WHAT THE TASK ASKS —
Provide a verbatim copy of the data below.

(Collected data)
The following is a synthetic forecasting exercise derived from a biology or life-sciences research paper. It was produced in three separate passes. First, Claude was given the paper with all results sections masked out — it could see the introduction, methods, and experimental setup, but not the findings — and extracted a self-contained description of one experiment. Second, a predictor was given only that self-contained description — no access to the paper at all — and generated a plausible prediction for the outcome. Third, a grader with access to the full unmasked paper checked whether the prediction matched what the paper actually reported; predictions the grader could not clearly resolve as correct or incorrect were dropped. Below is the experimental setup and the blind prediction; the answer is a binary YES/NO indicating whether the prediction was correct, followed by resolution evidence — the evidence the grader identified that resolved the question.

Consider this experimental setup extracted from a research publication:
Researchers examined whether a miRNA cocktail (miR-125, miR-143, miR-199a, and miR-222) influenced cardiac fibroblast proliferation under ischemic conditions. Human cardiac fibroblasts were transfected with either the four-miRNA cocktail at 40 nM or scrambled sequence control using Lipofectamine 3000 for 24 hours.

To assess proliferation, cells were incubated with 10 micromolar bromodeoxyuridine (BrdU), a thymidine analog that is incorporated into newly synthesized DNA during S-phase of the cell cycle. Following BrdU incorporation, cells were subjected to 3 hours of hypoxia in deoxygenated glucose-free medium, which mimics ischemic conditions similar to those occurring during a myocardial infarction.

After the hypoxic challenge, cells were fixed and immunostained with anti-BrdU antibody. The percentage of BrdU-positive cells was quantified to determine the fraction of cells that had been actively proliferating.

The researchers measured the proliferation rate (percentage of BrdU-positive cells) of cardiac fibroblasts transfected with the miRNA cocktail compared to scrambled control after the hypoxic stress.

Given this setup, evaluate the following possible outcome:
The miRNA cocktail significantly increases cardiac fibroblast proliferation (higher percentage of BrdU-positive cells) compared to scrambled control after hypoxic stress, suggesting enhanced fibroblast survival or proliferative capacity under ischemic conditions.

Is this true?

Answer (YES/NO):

REPLY TO THE TASK —
The following is a synthetic forecasting exercise derived from a biology or life-sciences research paper. It was produced in three separate passes. First, Claude was given the paper with all results sections masked out — it could see the introduction, methods, and experimental setup, but not the findings — and extracted a self-contained description of one experiment. Second, a predictor was given only that self-contained description — no access to the paper at all — and generated a plausible prediction for the outcome. Third, a grader with access to the full unmasked paper checked whether the prediction matched what the paper actually reported; predictions the grader could not clearly resolve as correct or incorrect were dropped. Below is the experimental setup and the blind prediction; the answer is a binary YES/NO indicating whether the prediction was correct, followed by resolution evidence — the evidence the grader identified that resolved the question.

Consider this experimental setup extracted from a research publication:
Researchers examined whether a miRNA cocktail (miR-125, miR-143, miR-199a, and miR-222) influenced cardiac fibroblast proliferation under ischemic conditions. Human cardiac fibroblasts were transfected with either the four-miRNA cocktail at 40 nM or scrambled sequence control using Lipofectamine 3000 for 24 hours.

To assess proliferation, cells were incubated with 10 micromolar bromodeoxyuridine (BrdU), a thymidine analog that is incorporated into newly synthesized DNA during S-phase of the cell cycle. Following BrdU incorporation, cells were subjected to 3 hours of hypoxia in deoxygenated glucose-free medium, which mimics ischemic conditions similar to those occurring during a myocardial infarction.

After the hypoxic challenge, cells were fixed and immunostained with anti-BrdU antibody. The percentage of BrdU-positive cells was quantified to determine the fraction of cells that had been actively proliferating.

The researchers measured the proliferation rate (percentage of BrdU-positive cells) of cardiac fibroblasts transfected with the miRNA cocktail compared to scrambled control after the hypoxic stress.

Given this setup, evaluate the following possible outcome:
The miRNA cocktail significantly increases cardiac fibroblast proliferation (higher percentage of BrdU-positive cells) compared to scrambled control after hypoxic stress, suggesting enhanced fibroblast survival or proliferative capacity under ischemic conditions.

Is this true?

Answer (YES/NO):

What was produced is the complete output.